Bug in Performance Data

Lawrence Findley larryfindley at yahoo.com
Fri Aug 6 00:45:17 CEST 2010


Thank you, Ethan for your response. 
The CGI reads status.dat. 

Here are some lines from one of the blocks:
servicestatus {
        host_name=wtf3a
        service_description=check_ses
        modified_attributes=0
        check_command=check_ddnfaults_ses
        check_period=24x7
        notification_period=24x7
        check_interval=5.000000
        retry_interval=1.000000
        event_handler=
        has_been_checked=1
        should_be_scheduled=1
        check_execution_time=46912587.078
        check_latency=0.399
        check_type=0
        current_state=0
        last_hard_state=0
        last_event_id=87848
        current_event_id=87862
        current_problem_id=0
        last_problem_id=43437
        current_attempt=1
        max_attempts=3
        state_type=1
        last_state_change=1280725323
        last_hard_state_change=1280082023
        last_time_ok=1281047224
        last_time_warning=0
        last_time_unknown=1280725253
        last_time_critical=1280081723
        plugin_output=CHECK_DDN_ENCLOSURE OK - No errors were found.
***

Please notice the check_execution time as more than a year in seconds. 

I don't see anything time-change related in the logs.
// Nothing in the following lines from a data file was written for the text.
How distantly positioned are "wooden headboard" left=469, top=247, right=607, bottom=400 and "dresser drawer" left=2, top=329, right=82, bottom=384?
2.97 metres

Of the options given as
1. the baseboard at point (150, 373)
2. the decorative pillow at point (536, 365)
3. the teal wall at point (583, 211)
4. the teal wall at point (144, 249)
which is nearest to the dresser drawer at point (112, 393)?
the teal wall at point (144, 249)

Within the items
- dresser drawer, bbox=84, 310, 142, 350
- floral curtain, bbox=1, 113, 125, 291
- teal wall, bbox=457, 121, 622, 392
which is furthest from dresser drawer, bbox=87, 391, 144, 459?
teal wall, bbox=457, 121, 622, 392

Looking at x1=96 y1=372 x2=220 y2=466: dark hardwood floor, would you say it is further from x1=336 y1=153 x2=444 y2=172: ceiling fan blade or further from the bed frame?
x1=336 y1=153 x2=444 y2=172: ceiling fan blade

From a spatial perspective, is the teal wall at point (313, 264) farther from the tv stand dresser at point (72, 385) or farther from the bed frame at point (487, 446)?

After I filter out 
host/service alerts/notifications, nothing but auto-saves and start/stop 
information remain as follows: 


[1281028702] Auto-save of retention data completed successfully.
[1281028706] Caught SIGTERM, shutting down...
[1281028706] Successfully shutdown... (PID=6509)
[1281028706] Event broker module '/usr/local/nagios/modules/dnxServer.so' 
deinitialized successfully.
[1281028727] Nagios 3.2.1 starting... (PID=28820)
[1281028727] Local time is Thu Aug 05 10:18:47 PDT 2010
[1281028727] LOG VERSION: 2.0
[1281028727] Event broker module '/usr/local/nagios/modules/dnxServer.so' 
initialized successfully.
[1281028728] Finished daemonizing... (New PID=28821)
[1281028763] EXTERNAL COMMAND: 
SCHEDULE_FORCED_SVC_CHECK;nagios06;check_app_java_cluster;1281028760
[1281029029] Auto-save of retention data completed successfully.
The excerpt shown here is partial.